# Function of Ciliary Disease Protein Retinitis Pigmentosa GTPase Regulator (RPGR)

> **NIH NIH R01** · UNIV OF MASSACHUSETTS MED SCH WORCESTER · 2020 · $418,750

## Abstract

Project Summary
Mutations in ciliary proteins lead to a spectrum of debilitating disorders, collectively termed ciliopathies.
Retinitis pigmentosa (RP) due to ciliary dysfunction in photoreceptors (PRs) is a commonly observed
genetically heterogeneous retinal degenerative disease, for which there is no treatment. PRs (rods and cones)
are highly polarized neurons with an outer segment, responsible for light detection, and an inner segment,
which houses the protein production and trafficking machinery. The inner and outer segments are linked by a
bridge-like structure called the connecting cilium (CC), which facilitates the transport of proteins and lipids to
the outer segment. Our long term goal is to understand the modes of protein and lipid transport in PR cilia to
better understand the pathogenesis of retinal ciliopathies, identify therapeutic targets and design suitable
therapies. This application focuses on understanding the role of a major retinal ciliopathy protein, RPGR (RP
GTPase regulator) in regulating protein trafficking via the CC of PRs.
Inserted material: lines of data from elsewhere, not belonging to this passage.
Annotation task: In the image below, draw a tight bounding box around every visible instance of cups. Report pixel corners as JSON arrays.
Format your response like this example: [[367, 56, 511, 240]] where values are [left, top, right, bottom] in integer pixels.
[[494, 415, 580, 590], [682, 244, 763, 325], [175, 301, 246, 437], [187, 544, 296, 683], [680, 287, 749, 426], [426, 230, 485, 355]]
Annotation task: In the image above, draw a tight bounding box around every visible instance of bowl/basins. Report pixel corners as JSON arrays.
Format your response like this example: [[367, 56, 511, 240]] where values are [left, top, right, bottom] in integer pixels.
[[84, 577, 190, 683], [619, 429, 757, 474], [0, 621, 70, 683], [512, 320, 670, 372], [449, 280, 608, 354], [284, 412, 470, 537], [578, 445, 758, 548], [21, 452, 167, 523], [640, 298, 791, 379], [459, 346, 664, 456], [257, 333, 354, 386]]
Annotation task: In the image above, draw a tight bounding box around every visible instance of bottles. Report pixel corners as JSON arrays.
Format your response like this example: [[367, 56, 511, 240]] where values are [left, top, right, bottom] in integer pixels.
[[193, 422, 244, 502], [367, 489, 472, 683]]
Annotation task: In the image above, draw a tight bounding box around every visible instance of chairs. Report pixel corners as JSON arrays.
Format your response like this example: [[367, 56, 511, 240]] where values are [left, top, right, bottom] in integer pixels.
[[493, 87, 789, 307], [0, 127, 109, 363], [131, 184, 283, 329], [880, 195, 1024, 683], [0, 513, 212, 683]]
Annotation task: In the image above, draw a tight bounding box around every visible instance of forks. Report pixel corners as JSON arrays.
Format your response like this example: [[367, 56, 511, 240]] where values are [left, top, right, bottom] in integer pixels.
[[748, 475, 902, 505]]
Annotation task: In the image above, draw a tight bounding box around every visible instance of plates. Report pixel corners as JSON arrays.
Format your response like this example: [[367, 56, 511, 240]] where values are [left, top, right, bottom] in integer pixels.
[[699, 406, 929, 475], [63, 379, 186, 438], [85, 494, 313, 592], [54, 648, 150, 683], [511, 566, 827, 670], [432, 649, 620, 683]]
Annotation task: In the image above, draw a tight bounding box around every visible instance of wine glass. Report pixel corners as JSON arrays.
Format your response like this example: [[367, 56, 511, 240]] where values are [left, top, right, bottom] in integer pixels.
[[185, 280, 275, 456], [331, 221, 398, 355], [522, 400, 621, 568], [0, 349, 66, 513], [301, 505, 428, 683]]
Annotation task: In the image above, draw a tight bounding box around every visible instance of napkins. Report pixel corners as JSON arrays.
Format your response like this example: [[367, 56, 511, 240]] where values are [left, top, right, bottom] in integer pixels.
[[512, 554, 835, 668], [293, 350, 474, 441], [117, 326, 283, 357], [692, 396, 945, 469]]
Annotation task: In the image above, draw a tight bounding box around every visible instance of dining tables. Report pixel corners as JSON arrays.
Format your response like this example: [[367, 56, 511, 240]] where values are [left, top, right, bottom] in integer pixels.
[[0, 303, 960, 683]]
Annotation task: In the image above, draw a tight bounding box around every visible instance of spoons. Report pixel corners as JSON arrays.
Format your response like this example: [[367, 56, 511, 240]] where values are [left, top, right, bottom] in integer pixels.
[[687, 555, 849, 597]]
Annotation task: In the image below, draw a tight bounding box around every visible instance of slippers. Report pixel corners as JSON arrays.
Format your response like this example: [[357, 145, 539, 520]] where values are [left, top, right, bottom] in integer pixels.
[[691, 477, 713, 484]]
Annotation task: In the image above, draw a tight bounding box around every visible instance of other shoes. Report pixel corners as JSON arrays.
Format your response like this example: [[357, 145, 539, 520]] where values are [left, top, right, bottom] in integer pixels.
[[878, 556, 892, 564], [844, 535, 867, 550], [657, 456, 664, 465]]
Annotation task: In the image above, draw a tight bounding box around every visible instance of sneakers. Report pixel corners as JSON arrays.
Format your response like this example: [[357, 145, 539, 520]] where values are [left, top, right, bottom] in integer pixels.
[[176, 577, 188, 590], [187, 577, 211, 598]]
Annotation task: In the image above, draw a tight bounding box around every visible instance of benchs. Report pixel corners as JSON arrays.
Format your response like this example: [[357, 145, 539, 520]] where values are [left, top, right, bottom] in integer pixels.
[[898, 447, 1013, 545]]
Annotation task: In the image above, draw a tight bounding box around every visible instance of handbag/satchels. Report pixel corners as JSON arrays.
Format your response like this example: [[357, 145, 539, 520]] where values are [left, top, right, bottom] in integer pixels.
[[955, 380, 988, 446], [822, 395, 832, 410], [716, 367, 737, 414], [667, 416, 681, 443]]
The RPGR gene expresses two major
alternatively spliced isoforms: RPGRconst (constitutive; exons 1-19) and RPGRORF15 (exons 1-15+part of intron
15; ORF15). Our studies have revealed that RPGR isoforms are regulated both at the post-transcriptional and
post-translational levels and are involved in overlapping yet distinct functions in regulating PR health. Building
upon our progress during the funded period, we propose to understand RPGR function by examining precise
roles of RPGR isoforms. We hypothesize that post-transcriptional and post-translational cross-talk between
RPGRORF15 and RPGRconst isoforms modulates the resultant disease phenotype. The current application
proposes to delineate the role of ORF15 in regulating alternative splicing of RPGR isoforms (Aim 1) and
interrogate the interplay between RPGR isoforms in regulating PR phosphoinositide metabolism (Aim
2). All reagents, assays, model systems and equipments that are already on hand will be utilized. Under the
first aim, we will perform transcriptional analysis of RPGRORF15 and RPGRconst in dermal fibroblasts from
patients carrying RPGR mutations and identify specific splicing regulators that alter RPGR splicing. We will
also determine the photoreceptor-specific regulation of RPGR splicing by subretinally injecting RPGR
minigenes into mouse pups. Studies proposed in Aim 2 focus on delineating the role of isoform-specific post-
translational modifications of RPGR in regulating phosphoinositide composition of PR outer segment. We will
also determine the role of a phosphoinositide modulator in maintaining PR integrity and in altering the severity
of RPGR-associated retinal degeneration. Our approach is significant because it focuses on understanding the
mechanisms of one of the most severe and prevalent features of ciliopathies. Such knowledge will inform us
about the mechanisms employed by the cilium for long-term functional and structural...

## Key facts

- **NIH application ID:** 10011813
- **Project number:** 5R01EY022372-09
- **Recipient organization:** UNIV OF MASSACHUSETTS MED SCH WORCESTER
- **Principal Investigator:** Gregory J Pazour
- **Activity code:** R01 (R01, R21, SBIR, etc.)
- **Funding institute:** NIH
- **Fiscal year:** 2020
- **Award amount:** $418,750
- **Award type:** 5
- **Project period:** 2012-05-01 → 2023-06-30

## Primary source

NIH RePORTER: https://reporter.nih.gov/project-details/10011813

## Citation

> US National Institutes of Health, RePORTER application 10011813, Function of Ciliary Disease Protein Retinitis Pigmentosa GTPase Regulator (RPGR) (5R01EY022372-09). Retrieved via AI Analytics 2026-05-26 from https://api.ai-analytics.org/grant/nih/10011813. Licensed CC0.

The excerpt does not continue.